Enviada em 06/11/2020

Cancelem o cancelamento.

A cultura do cancelamento consiste no ato de boicotar personalidades, especialmente famosas, que cometeram algum tipo de ação julgada politicamente incorreta por determinado grupo de pessoas. Tal ato é frequente dentro de redes sociais como Twitter e Facebook, por exemplo. Desse modo, é entendível que o ambiente virtual é palco para julgamentos, que podem gerar péssimas consequências à quem os recebe.

Sobretudo, é válido reconhecer que as redes sociais se tornaram muito populares nos dias atuais. De acordo com o relatório Global Digital Statshot 2019, 3,5 bilhões de pessoas possuem cadastros em alguma rede social. Essas bilhões de pessoas do mundo inteiro compartilham sua vida com seus seguidores, deixando um livre espaço para que outras pessoas opinem, comentem e apontem algo sobre aquilo que foi postado.

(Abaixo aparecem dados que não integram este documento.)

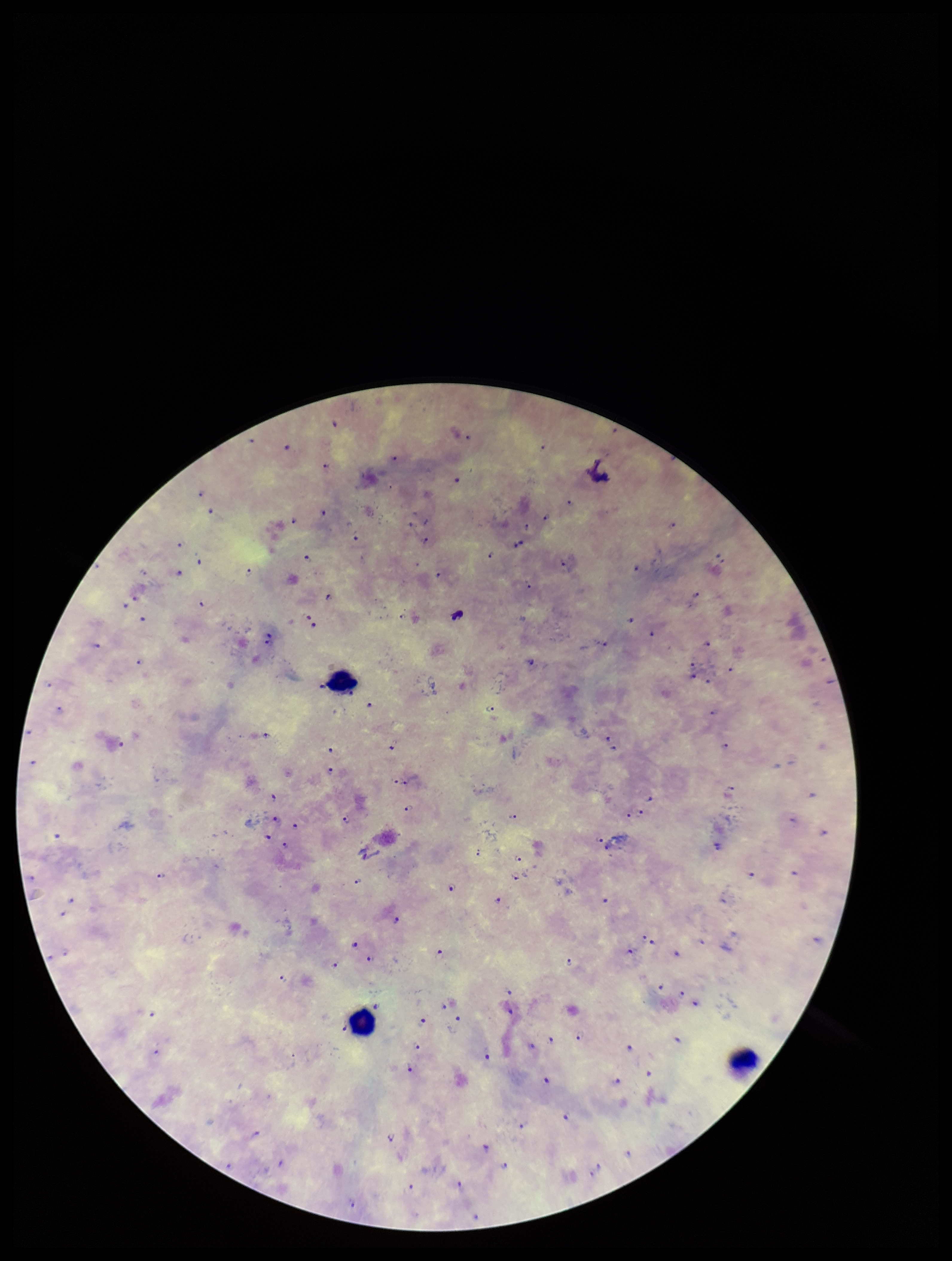
Summary:
  - Patient malaria status: positive
  - Leukocyte count: 3
  - Preparation: thick blood smear
  - Species reported for this patient: Plasmodium falciparum
  - Stain: Giemsa
  - Capture: smartphone photograph through the microscope eyepiece
  - Parasite count: 124
  - Image size: 952×1261 pixels
  - Field of view: single
  - Plasmodium parasites: identified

Segundo o Indicador de Confiança Digital, para 41% dos jovens brasileiros, as redes causam sintomas como ansiedade, tristeza e depressão. Isso decorre, muitas vezes, do “hate” que as pessoas recebem por fazerem algo que não agradou à um grupo, correndo o risco de perderem algumas oportunidades de vida, assim como aconteceu com o norte-americano Emmanuel Cafferty, que fez um gesto interpretado como racista enquanto dirigia e foi suspenso do trabalho.

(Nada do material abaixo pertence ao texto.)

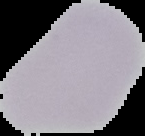
Summary:
  - Preparation: thin blood film
  - Image size: 145×136 pixels
  - Result: negative for Plasmodium parasites
  - Image type: segmented cell region with the area outside set to blackReport the malaria status.
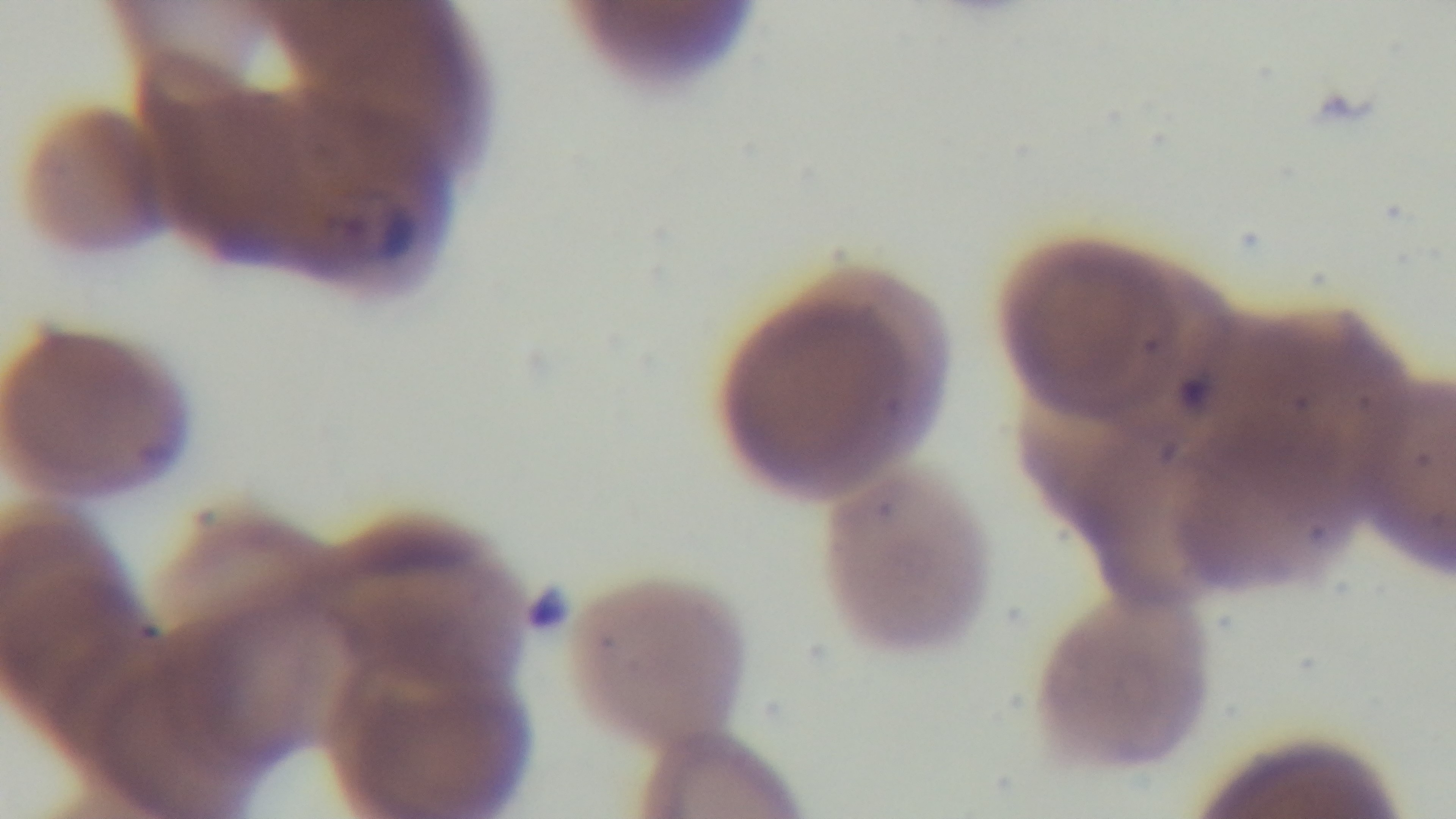

Positive.

field of view = single
modality = light microscopy
preparation = thin blood film
objective = 100x oil immersion
stain = Giemsa
capture = mounted 4K digital camera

Diante dessas informações, fica claro que medidas devem ser tomadas para resolver esse problema. Para que tais comportamentos negativos sejam diminuidos, cabe ao Governo Federal criar um orgão público que fique atento ao que acontece em todas as redes sociais, excluindo todo e qualquer tipo de conteúdo de ódio decorrente do cancelamento. Assim, será possível manter a saúde mental das pessoas no âmbito virtual.